The Supreme Court should affirm the lower court’s decision to dismiss Rep. Mike Bost’s lawsuit challenging mail-in voting in Illinois, according to an amicus brief filed by CREW behalf of a bipartisan group of former secretaries of state.

In May 2022, Rep. Bost filed a lawsuit against the Illinois State Board of Elections, arguing that the state’s two-week grace period for receiving and counting mail ballots postmarked by Election Day violates the federal law establishing “Election Day.” Bost’s lawsuit also contended that the two-week grace period causes harm to his candidacy because mail-in voting generally benefits his opponents, the deadline forces him to expend additional campaign resources, and because the alleged unreliability of mail ballots received after Election Day causes harm to the electorate as a whole. Since then, two lower courts have ruled that Bost does not have legal standing to sue.

The amicus brief shows that “mail-in voting is a safe and effective tool that makes it easier for qualified electors across the political spectrum to vote.” Based on their expertise and experience as election administrators, the former secretaries of state can corroborate that Illinois rigorously enforces measures to ensure only qualified registered voters are voting by mail and works with USPS to employ numerous measures to track mail-in ballots.

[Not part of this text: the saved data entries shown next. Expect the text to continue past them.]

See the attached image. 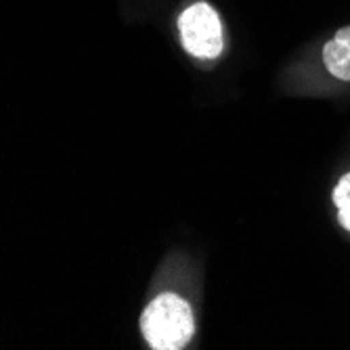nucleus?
Masks as SVG:
<instances>
[{"label": "nucleus", "instance_id": "2", "mask_svg": "<svg viewBox=\"0 0 350 350\" xmlns=\"http://www.w3.org/2000/svg\"><path fill=\"white\" fill-rule=\"evenodd\" d=\"M178 36L183 49L196 59L214 61L225 51V31H222L220 15L206 0L191 3L180 11Z\"/></svg>", "mask_w": 350, "mask_h": 350}, {"label": "nucleus", "instance_id": "3", "mask_svg": "<svg viewBox=\"0 0 350 350\" xmlns=\"http://www.w3.org/2000/svg\"><path fill=\"white\" fill-rule=\"evenodd\" d=\"M321 59L332 78L340 82H350V25L340 27L323 44Z\"/></svg>", "mask_w": 350, "mask_h": 350}, {"label": "nucleus", "instance_id": "4", "mask_svg": "<svg viewBox=\"0 0 350 350\" xmlns=\"http://www.w3.org/2000/svg\"><path fill=\"white\" fill-rule=\"evenodd\" d=\"M332 200L338 210V222L342 225V229L350 233V172L340 176L338 185L334 187Z\"/></svg>", "mask_w": 350, "mask_h": 350}, {"label": "nucleus", "instance_id": "1", "mask_svg": "<svg viewBox=\"0 0 350 350\" xmlns=\"http://www.w3.org/2000/svg\"><path fill=\"white\" fill-rule=\"evenodd\" d=\"M141 336L153 350H180L196 336L191 304L172 292L157 294L141 312Z\"/></svg>", "mask_w": 350, "mask_h": 350}]
</instances>
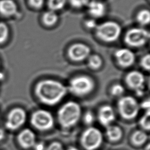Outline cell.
I'll use <instances>...</instances> for the list:
<instances>
[{
	"label": "cell",
	"instance_id": "obj_27",
	"mask_svg": "<svg viewBox=\"0 0 150 150\" xmlns=\"http://www.w3.org/2000/svg\"><path fill=\"white\" fill-rule=\"evenodd\" d=\"M140 64L142 69H144L145 70L149 71L150 69V56L149 54H147L145 56H144L141 61H140Z\"/></svg>",
	"mask_w": 150,
	"mask_h": 150
},
{
	"label": "cell",
	"instance_id": "obj_3",
	"mask_svg": "<svg viewBox=\"0 0 150 150\" xmlns=\"http://www.w3.org/2000/svg\"><path fill=\"white\" fill-rule=\"evenodd\" d=\"M94 80L87 75H79L73 77L67 86L68 92L76 97H84L94 90Z\"/></svg>",
	"mask_w": 150,
	"mask_h": 150
},
{
	"label": "cell",
	"instance_id": "obj_16",
	"mask_svg": "<svg viewBox=\"0 0 150 150\" xmlns=\"http://www.w3.org/2000/svg\"><path fill=\"white\" fill-rule=\"evenodd\" d=\"M105 135L110 142H117L121 139L123 131L120 127L111 124L106 127Z\"/></svg>",
	"mask_w": 150,
	"mask_h": 150
},
{
	"label": "cell",
	"instance_id": "obj_2",
	"mask_svg": "<svg viewBox=\"0 0 150 150\" xmlns=\"http://www.w3.org/2000/svg\"><path fill=\"white\" fill-rule=\"evenodd\" d=\"M80 105L74 101H69L64 103L58 110L57 120L60 126L65 129L74 127L81 118Z\"/></svg>",
	"mask_w": 150,
	"mask_h": 150
},
{
	"label": "cell",
	"instance_id": "obj_35",
	"mask_svg": "<svg viewBox=\"0 0 150 150\" xmlns=\"http://www.w3.org/2000/svg\"><path fill=\"white\" fill-rule=\"evenodd\" d=\"M66 150H80V149H79L77 148L74 146H70Z\"/></svg>",
	"mask_w": 150,
	"mask_h": 150
},
{
	"label": "cell",
	"instance_id": "obj_5",
	"mask_svg": "<svg viewBox=\"0 0 150 150\" xmlns=\"http://www.w3.org/2000/svg\"><path fill=\"white\" fill-rule=\"evenodd\" d=\"M139 103L130 96H122L117 103V110L120 115L124 119L131 120L135 118L140 110Z\"/></svg>",
	"mask_w": 150,
	"mask_h": 150
},
{
	"label": "cell",
	"instance_id": "obj_21",
	"mask_svg": "<svg viewBox=\"0 0 150 150\" xmlns=\"http://www.w3.org/2000/svg\"><path fill=\"white\" fill-rule=\"evenodd\" d=\"M138 22L142 25H146L149 23L150 13L148 9H143L138 12L137 15Z\"/></svg>",
	"mask_w": 150,
	"mask_h": 150
},
{
	"label": "cell",
	"instance_id": "obj_22",
	"mask_svg": "<svg viewBox=\"0 0 150 150\" xmlns=\"http://www.w3.org/2000/svg\"><path fill=\"white\" fill-rule=\"evenodd\" d=\"M139 125L142 130L146 131H149L150 128V110L145 111L144 114L141 117L139 121Z\"/></svg>",
	"mask_w": 150,
	"mask_h": 150
},
{
	"label": "cell",
	"instance_id": "obj_15",
	"mask_svg": "<svg viewBox=\"0 0 150 150\" xmlns=\"http://www.w3.org/2000/svg\"><path fill=\"white\" fill-rule=\"evenodd\" d=\"M88 13L94 18H100L105 12V5L98 1H91L88 2L87 5Z\"/></svg>",
	"mask_w": 150,
	"mask_h": 150
},
{
	"label": "cell",
	"instance_id": "obj_30",
	"mask_svg": "<svg viewBox=\"0 0 150 150\" xmlns=\"http://www.w3.org/2000/svg\"><path fill=\"white\" fill-rule=\"evenodd\" d=\"M44 1L45 0H29V3L32 6L35 8H39L43 6Z\"/></svg>",
	"mask_w": 150,
	"mask_h": 150
},
{
	"label": "cell",
	"instance_id": "obj_29",
	"mask_svg": "<svg viewBox=\"0 0 150 150\" xmlns=\"http://www.w3.org/2000/svg\"><path fill=\"white\" fill-rule=\"evenodd\" d=\"M71 5L76 8H80L87 6L88 4V0H69Z\"/></svg>",
	"mask_w": 150,
	"mask_h": 150
},
{
	"label": "cell",
	"instance_id": "obj_28",
	"mask_svg": "<svg viewBox=\"0 0 150 150\" xmlns=\"http://www.w3.org/2000/svg\"><path fill=\"white\" fill-rule=\"evenodd\" d=\"M45 150H64V148L61 142L53 141L46 147Z\"/></svg>",
	"mask_w": 150,
	"mask_h": 150
},
{
	"label": "cell",
	"instance_id": "obj_12",
	"mask_svg": "<svg viewBox=\"0 0 150 150\" xmlns=\"http://www.w3.org/2000/svg\"><path fill=\"white\" fill-rule=\"evenodd\" d=\"M115 112L110 105H103L98 111L97 118L100 123L104 127H107L111 125L115 121Z\"/></svg>",
	"mask_w": 150,
	"mask_h": 150
},
{
	"label": "cell",
	"instance_id": "obj_1",
	"mask_svg": "<svg viewBox=\"0 0 150 150\" xmlns=\"http://www.w3.org/2000/svg\"><path fill=\"white\" fill-rule=\"evenodd\" d=\"M68 93L67 86L59 80L43 79L35 87V93L39 101L49 106L59 103Z\"/></svg>",
	"mask_w": 150,
	"mask_h": 150
},
{
	"label": "cell",
	"instance_id": "obj_26",
	"mask_svg": "<svg viewBox=\"0 0 150 150\" xmlns=\"http://www.w3.org/2000/svg\"><path fill=\"white\" fill-rule=\"evenodd\" d=\"M83 121L84 124H85L86 125L90 127L92 125L93 123L94 122L96 117L93 112L91 111H87L83 116H81Z\"/></svg>",
	"mask_w": 150,
	"mask_h": 150
},
{
	"label": "cell",
	"instance_id": "obj_19",
	"mask_svg": "<svg viewBox=\"0 0 150 150\" xmlns=\"http://www.w3.org/2000/svg\"><path fill=\"white\" fill-rule=\"evenodd\" d=\"M42 20L45 25L51 26L57 22L58 20V16L55 11L50 10L43 13Z\"/></svg>",
	"mask_w": 150,
	"mask_h": 150
},
{
	"label": "cell",
	"instance_id": "obj_17",
	"mask_svg": "<svg viewBox=\"0 0 150 150\" xmlns=\"http://www.w3.org/2000/svg\"><path fill=\"white\" fill-rule=\"evenodd\" d=\"M17 5L13 0H0V13L4 16H10L17 12Z\"/></svg>",
	"mask_w": 150,
	"mask_h": 150
},
{
	"label": "cell",
	"instance_id": "obj_11",
	"mask_svg": "<svg viewBox=\"0 0 150 150\" xmlns=\"http://www.w3.org/2000/svg\"><path fill=\"white\" fill-rule=\"evenodd\" d=\"M90 49L88 46L81 43L73 44L69 48L68 54L69 57L75 62H81L88 57Z\"/></svg>",
	"mask_w": 150,
	"mask_h": 150
},
{
	"label": "cell",
	"instance_id": "obj_31",
	"mask_svg": "<svg viewBox=\"0 0 150 150\" xmlns=\"http://www.w3.org/2000/svg\"><path fill=\"white\" fill-rule=\"evenodd\" d=\"M139 105H140V108L144 110L145 111L149 110V109H150L149 100L148 98V99L143 101L141 104H139Z\"/></svg>",
	"mask_w": 150,
	"mask_h": 150
},
{
	"label": "cell",
	"instance_id": "obj_7",
	"mask_svg": "<svg viewBox=\"0 0 150 150\" xmlns=\"http://www.w3.org/2000/svg\"><path fill=\"white\" fill-rule=\"evenodd\" d=\"M30 124L36 129L46 131L51 129L54 125V118L50 112L44 109L35 111L30 117Z\"/></svg>",
	"mask_w": 150,
	"mask_h": 150
},
{
	"label": "cell",
	"instance_id": "obj_10",
	"mask_svg": "<svg viewBox=\"0 0 150 150\" xmlns=\"http://www.w3.org/2000/svg\"><path fill=\"white\" fill-rule=\"evenodd\" d=\"M26 112L21 108H15L9 113L5 125L7 128L15 130L21 127L26 122Z\"/></svg>",
	"mask_w": 150,
	"mask_h": 150
},
{
	"label": "cell",
	"instance_id": "obj_34",
	"mask_svg": "<svg viewBox=\"0 0 150 150\" xmlns=\"http://www.w3.org/2000/svg\"><path fill=\"white\" fill-rule=\"evenodd\" d=\"M4 135H5V133L4 130L2 128H0V141L4 138Z\"/></svg>",
	"mask_w": 150,
	"mask_h": 150
},
{
	"label": "cell",
	"instance_id": "obj_18",
	"mask_svg": "<svg viewBox=\"0 0 150 150\" xmlns=\"http://www.w3.org/2000/svg\"><path fill=\"white\" fill-rule=\"evenodd\" d=\"M148 135L146 131L142 129L135 131L131 136V141L132 144L136 146H140L147 142Z\"/></svg>",
	"mask_w": 150,
	"mask_h": 150
},
{
	"label": "cell",
	"instance_id": "obj_6",
	"mask_svg": "<svg viewBox=\"0 0 150 150\" xmlns=\"http://www.w3.org/2000/svg\"><path fill=\"white\" fill-rule=\"evenodd\" d=\"M97 37L105 42H112L120 37L121 28L117 22L113 21L104 22L96 28Z\"/></svg>",
	"mask_w": 150,
	"mask_h": 150
},
{
	"label": "cell",
	"instance_id": "obj_33",
	"mask_svg": "<svg viewBox=\"0 0 150 150\" xmlns=\"http://www.w3.org/2000/svg\"><path fill=\"white\" fill-rule=\"evenodd\" d=\"M33 148L35 150H45V145L43 142H37L34 145Z\"/></svg>",
	"mask_w": 150,
	"mask_h": 150
},
{
	"label": "cell",
	"instance_id": "obj_23",
	"mask_svg": "<svg viewBox=\"0 0 150 150\" xmlns=\"http://www.w3.org/2000/svg\"><path fill=\"white\" fill-rule=\"evenodd\" d=\"M110 94L113 97H121L122 96L125 92L124 87L119 83H116L113 84L110 90Z\"/></svg>",
	"mask_w": 150,
	"mask_h": 150
},
{
	"label": "cell",
	"instance_id": "obj_13",
	"mask_svg": "<svg viewBox=\"0 0 150 150\" xmlns=\"http://www.w3.org/2000/svg\"><path fill=\"white\" fill-rule=\"evenodd\" d=\"M115 57L117 63L122 67H129L135 62V55L129 49L121 48L115 53Z\"/></svg>",
	"mask_w": 150,
	"mask_h": 150
},
{
	"label": "cell",
	"instance_id": "obj_32",
	"mask_svg": "<svg viewBox=\"0 0 150 150\" xmlns=\"http://www.w3.org/2000/svg\"><path fill=\"white\" fill-rule=\"evenodd\" d=\"M96 22L94 20H92V19H90V20H87L86 22V26L88 28H96L97 27V25H96Z\"/></svg>",
	"mask_w": 150,
	"mask_h": 150
},
{
	"label": "cell",
	"instance_id": "obj_14",
	"mask_svg": "<svg viewBox=\"0 0 150 150\" xmlns=\"http://www.w3.org/2000/svg\"><path fill=\"white\" fill-rule=\"evenodd\" d=\"M18 140L20 145L25 149L33 148L36 143V137L30 129H23L18 135Z\"/></svg>",
	"mask_w": 150,
	"mask_h": 150
},
{
	"label": "cell",
	"instance_id": "obj_8",
	"mask_svg": "<svg viewBox=\"0 0 150 150\" xmlns=\"http://www.w3.org/2000/svg\"><path fill=\"white\" fill-rule=\"evenodd\" d=\"M149 38V32L141 28H134L129 29L125 35V41L131 47H141L146 44Z\"/></svg>",
	"mask_w": 150,
	"mask_h": 150
},
{
	"label": "cell",
	"instance_id": "obj_4",
	"mask_svg": "<svg viewBox=\"0 0 150 150\" xmlns=\"http://www.w3.org/2000/svg\"><path fill=\"white\" fill-rule=\"evenodd\" d=\"M103 142V133L96 127H88L81 134L80 144L85 150H97L100 148Z\"/></svg>",
	"mask_w": 150,
	"mask_h": 150
},
{
	"label": "cell",
	"instance_id": "obj_24",
	"mask_svg": "<svg viewBox=\"0 0 150 150\" xmlns=\"http://www.w3.org/2000/svg\"><path fill=\"white\" fill-rule=\"evenodd\" d=\"M66 0H49L48 5L50 10L56 11L62 9L65 6Z\"/></svg>",
	"mask_w": 150,
	"mask_h": 150
},
{
	"label": "cell",
	"instance_id": "obj_25",
	"mask_svg": "<svg viewBox=\"0 0 150 150\" xmlns=\"http://www.w3.org/2000/svg\"><path fill=\"white\" fill-rule=\"evenodd\" d=\"M9 29L4 22H0V44L4 43L8 39Z\"/></svg>",
	"mask_w": 150,
	"mask_h": 150
},
{
	"label": "cell",
	"instance_id": "obj_20",
	"mask_svg": "<svg viewBox=\"0 0 150 150\" xmlns=\"http://www.w3.org/2000/svg\"><path fill=\"white\" fill-rule=\"evenodd\" d=\"M88 65L92 69H98L103 64V60L101 57L97 54H92L88 56Z\"/></svg>",
	"mask_w": 150,
	"mask_h": 150
},
{
	"label": "cell",
	"instance_id": "obj_9",
	"mask_svg": "<svg viewBox=\"0 0 150 150\" xmlns=\"http://www.w3.org/2000/svg\"><path fill=\"white\" fill-rule=\"evenodd\" d=\"M127 86L134 90L138 96L144 94L145 78L142 73L138 70H132L128 73L125 78Z\"/></svg>",
	"mask_w": 150,
	"mask_h": 150
}]
</instances>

The brief also emphasizes that “all available empirical evidence confirms that instances of fraudulent mail-in voting are exceedingly rare,” and that mail-in voting does not harm political candidates’ pocketbooks nor does it benefit or disadvantage any particular political party or candidate, countering Bost’s claims of unreliability and harm done to him and voters. The Supreme Court should affirm the lower court’s decision and allow Illinois’ mail-in voting law to remain in effect.